IBM filed (corrected earlier patent application status error) a CEP patent, 20070118545, on November 21st, 2005, now viewable by the public on May 24th, 2007, titled, Dynamic business process integration using complex event processing. The patent abstract states:

An enterprise application integration broker for managing a number of applications. The enterprise application integration broker includes a complex event processing engine. The complex event processing engine is adapted to monitor and analyze a first set of events in at least one of the plurality of applications. In addition, the enterprise application integration broker includes an integration engine. The integration engine is connected to the complex event processing engine and is connected to each of the applications. The integration engine is adapted to cause at least one application to react to a first set of events occurring in one or more of the plurality of applications. The integration engine is further adapted to cause at least one application to react to a second set of events generated by the complex event processing engine. The second set of events is correlated with the first set of events.

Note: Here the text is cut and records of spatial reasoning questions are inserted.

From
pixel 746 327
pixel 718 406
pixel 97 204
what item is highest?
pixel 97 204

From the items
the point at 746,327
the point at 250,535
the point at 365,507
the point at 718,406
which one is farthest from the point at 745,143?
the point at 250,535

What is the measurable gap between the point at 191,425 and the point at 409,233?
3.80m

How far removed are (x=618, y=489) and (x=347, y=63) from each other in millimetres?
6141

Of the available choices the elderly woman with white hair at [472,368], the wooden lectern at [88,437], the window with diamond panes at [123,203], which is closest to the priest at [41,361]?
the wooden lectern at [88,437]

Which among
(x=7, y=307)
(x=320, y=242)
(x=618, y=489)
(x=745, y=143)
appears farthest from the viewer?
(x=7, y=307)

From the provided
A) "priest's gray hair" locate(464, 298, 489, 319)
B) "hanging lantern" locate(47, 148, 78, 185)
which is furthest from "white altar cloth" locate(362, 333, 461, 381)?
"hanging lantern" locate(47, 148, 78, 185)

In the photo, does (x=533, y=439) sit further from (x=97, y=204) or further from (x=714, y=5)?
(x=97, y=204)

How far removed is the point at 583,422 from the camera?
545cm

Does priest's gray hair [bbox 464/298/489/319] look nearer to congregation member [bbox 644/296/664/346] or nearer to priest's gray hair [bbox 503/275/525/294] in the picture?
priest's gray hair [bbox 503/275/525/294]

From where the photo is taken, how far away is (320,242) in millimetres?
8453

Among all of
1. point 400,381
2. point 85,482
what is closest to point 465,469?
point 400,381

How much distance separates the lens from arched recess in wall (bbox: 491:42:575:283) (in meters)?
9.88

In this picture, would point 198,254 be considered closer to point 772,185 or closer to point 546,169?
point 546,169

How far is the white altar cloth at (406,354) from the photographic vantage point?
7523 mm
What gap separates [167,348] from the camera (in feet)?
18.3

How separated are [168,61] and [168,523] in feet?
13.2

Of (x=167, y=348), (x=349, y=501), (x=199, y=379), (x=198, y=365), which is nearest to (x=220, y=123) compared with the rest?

Not being an expert on US patent law, I don’t understand how IBM could be granted a patent for an EAI technology that was documented openly in the academic literature a number of years ago, and has since been implemented by numerous commercial companies.

How does this new patent effect the emerging CEP market?

PS: A special word of thanks to Brian Connell of WestGlobal for pointing out the correct status of this CEP patent application!. Thanks Brian!


6 Responses to IBM CEP Patent Application 20070118545 – Visible May 24, 2007

  1. Brian says:

    Tim, this is a patent application – it has not been granted (yet). It’ll probably take till 2010 before it makes it to the “grant” stage. It does appear to be very general, and claim 1 appears to describe a method outlined by David Luckham’s book, so prior art might cause problems for this application.

    Either way, the examiners will decide….and the lawyers will profit 🙂

  2. timbass says:

    Hi Brian!

    I thought the application was filed in 2005, i.e from the site, “Filed: November 21, 2005”. So what happened on May 24th?

    Yours faithfully, Tim

  3. timbass says:

    Hi Brian,

    I did some homework on the USPTO site and found that there can be a (normal) 18 month time lag between when a patent application is received by USPTO and when it becomes visable to the public. The May 24th 2007 date seems to be the date the patent application transitions to a new state that is visible to the public.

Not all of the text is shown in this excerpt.